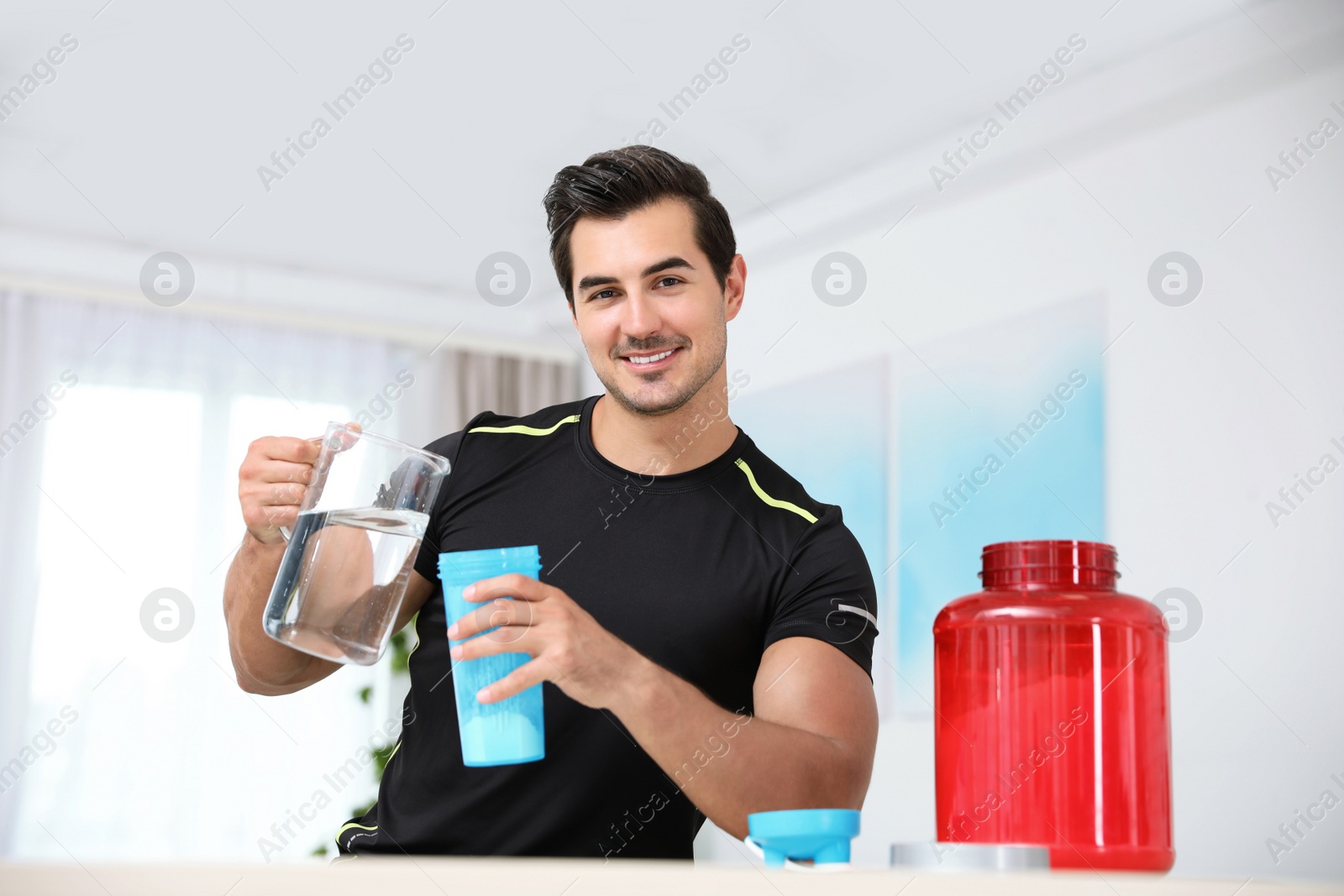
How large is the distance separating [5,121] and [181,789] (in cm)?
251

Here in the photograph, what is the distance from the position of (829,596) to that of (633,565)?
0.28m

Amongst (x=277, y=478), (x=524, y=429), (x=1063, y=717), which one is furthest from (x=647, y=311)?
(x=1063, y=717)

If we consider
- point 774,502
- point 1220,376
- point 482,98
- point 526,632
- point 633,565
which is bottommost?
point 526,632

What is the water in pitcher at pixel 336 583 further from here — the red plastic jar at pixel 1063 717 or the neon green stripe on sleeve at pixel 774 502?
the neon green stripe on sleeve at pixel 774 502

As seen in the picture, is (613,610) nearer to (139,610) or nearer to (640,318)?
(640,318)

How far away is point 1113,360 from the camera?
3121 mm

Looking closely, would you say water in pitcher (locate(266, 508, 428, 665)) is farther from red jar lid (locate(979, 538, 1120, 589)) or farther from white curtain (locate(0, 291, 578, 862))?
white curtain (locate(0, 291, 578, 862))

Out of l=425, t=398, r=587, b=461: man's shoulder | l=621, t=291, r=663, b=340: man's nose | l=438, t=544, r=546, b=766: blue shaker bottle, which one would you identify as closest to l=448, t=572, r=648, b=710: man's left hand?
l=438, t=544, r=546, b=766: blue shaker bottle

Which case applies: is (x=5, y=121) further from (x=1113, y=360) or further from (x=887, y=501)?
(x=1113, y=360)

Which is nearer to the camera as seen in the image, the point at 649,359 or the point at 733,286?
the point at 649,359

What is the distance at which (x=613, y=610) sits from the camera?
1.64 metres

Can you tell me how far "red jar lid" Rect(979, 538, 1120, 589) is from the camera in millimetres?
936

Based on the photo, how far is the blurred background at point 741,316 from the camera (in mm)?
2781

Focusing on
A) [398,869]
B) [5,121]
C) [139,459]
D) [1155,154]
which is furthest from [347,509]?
########################################
### What is needed
Convert the lines of the records into a Markdown table with the columns "Row" and "Line", beginning at the line that contains "Focusing on" and continuing through the end of the records. Leave out blank lines.

### Final result
| Row | Line |
|---|---|
| 1 | Focusing on |
| 2 | A) [398,869] |
| 3 | B) [5,121] |
| 4 | C) [139,459] |
| 5 | D) [1155,154] |
| 6 | which is furthest from [347,509]? |